Problem to solve: Each line from the one containing "BSIMM Scorecard" through the final line of the records is to be repeated exactly, with no additions.

[Stored data]
»»

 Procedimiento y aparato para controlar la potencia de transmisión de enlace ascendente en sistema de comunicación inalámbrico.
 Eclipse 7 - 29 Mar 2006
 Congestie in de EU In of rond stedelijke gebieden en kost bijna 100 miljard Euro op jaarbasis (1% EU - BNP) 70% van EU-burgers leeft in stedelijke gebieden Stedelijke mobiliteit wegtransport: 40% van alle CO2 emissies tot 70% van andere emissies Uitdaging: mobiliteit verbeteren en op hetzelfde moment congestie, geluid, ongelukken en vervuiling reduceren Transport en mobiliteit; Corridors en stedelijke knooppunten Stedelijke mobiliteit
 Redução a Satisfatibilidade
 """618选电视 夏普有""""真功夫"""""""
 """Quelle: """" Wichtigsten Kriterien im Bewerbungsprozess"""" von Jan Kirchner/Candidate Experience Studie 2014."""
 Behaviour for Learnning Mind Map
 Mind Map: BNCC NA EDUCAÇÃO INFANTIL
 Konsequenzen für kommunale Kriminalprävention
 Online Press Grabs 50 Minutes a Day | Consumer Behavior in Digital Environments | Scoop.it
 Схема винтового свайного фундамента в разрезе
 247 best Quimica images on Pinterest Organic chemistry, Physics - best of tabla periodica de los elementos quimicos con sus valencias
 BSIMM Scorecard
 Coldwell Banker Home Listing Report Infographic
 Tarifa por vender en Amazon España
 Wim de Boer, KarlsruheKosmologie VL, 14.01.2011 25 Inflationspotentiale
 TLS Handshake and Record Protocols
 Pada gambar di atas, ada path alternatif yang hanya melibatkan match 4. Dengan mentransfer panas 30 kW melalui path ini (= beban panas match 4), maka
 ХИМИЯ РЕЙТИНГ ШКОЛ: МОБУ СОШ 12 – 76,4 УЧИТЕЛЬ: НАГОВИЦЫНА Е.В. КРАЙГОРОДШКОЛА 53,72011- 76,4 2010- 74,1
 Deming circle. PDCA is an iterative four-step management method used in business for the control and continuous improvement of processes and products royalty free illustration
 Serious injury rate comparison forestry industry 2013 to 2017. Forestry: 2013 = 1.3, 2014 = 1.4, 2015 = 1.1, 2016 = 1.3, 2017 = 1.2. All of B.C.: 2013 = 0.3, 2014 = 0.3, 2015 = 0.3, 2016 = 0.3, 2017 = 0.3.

««

Expected output:
 BSIMM Scorecard
 Coldwell Banker Home Listing Report Infographic
 Tarifa por vender en Amazon España
 Wim de Boer, KarlsruheKosmologie VL, 14.01.2011 25 Inflationspotentiale
 TLS Handshake and Record Protocols
 Pada gambar di atas, ada path alternatif yang hanya melibatkan match 4. Dengan mentransfer panas 30 kW melalui path ini (= beban panas match 4), maka
 ХИМИЯ РЕЙТИНГ ШКОЛ: МОБУ СОШ 12 – 76,4 УЧИТЕЛЬ: НАГОВИЦЫНА Е.В. КРАЙГОРОДШКОЛА 53,72011- 76,4 2010- 74,1
 Deming circle. PDCA is an iterative four-step management method used in business for the control and continuous improvement of processes and products royalty free illustration
 Serious injury rate comparison forestry industry 2013 to 2017. Forestry: 2013 = 1.3, 2014 = 1.4, 2015 = 1.1, 2016 = 1.3, 2017 = 1.2. All of B.C.: 2013 = 0.3, 2014 = 0.3, 2015 = 0.3, 2016 = 0.3, 2017 = 0.3.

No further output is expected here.